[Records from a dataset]
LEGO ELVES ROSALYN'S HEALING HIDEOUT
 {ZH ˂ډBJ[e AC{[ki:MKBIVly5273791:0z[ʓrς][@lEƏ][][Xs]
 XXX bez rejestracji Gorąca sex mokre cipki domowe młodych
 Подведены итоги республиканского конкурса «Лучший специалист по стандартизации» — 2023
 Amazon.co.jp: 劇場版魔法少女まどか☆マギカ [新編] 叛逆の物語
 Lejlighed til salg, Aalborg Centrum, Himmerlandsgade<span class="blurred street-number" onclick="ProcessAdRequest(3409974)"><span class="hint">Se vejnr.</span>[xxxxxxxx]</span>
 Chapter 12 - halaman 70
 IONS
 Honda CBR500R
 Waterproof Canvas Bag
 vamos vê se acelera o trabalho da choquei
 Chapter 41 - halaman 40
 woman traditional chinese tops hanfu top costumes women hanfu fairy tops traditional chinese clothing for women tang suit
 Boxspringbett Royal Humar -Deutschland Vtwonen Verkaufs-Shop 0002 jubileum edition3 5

### AIM OF THE EXERCISE:
Restate each entry exactly, skipping none.

### ANSWER SPACE:
LEGO ELVES ROSALYN'S HEALING HIDEOUT
 {ZH ˂ډBJ[e AC{[ki:MKBIVly5273791:0z[ʓrς][@lEƏ][][Xs]
 XXX bez rejestracji Gorąca sex mokre cipki domowe młodych
 Подведены итоги республиканского конкурса «Лучший специалист по стандартизации» — 2023
 Amazon.co.jp: 劇場版魔法少女まどか☆マギカ [新編] 叛逆の物語
 Lejlighed til salg, Aalborg Centrum, Himmerlandsgade<span class="blurred street-number" onclick="ProcessAdRequest(3409974)"><span class="hint">Se vejnr.</span>[xxxxxxxx]</span>
 Chapter 12 - halaman 70
 IONS
 Honda CBR500R
 Waterproof Canvas Bag
 vamos vê se acelera o trabalho da choquei
 Chapter 41 - halaman 40
 woman traditional chinese tops hanfu top costumes women hanfu fairy tops traditional chinese clothing for women tang suit
 Boxspringbett Royal Humar -Deutschland Vtwonen Verkaufs-Shop 0002 jubileum edition3 5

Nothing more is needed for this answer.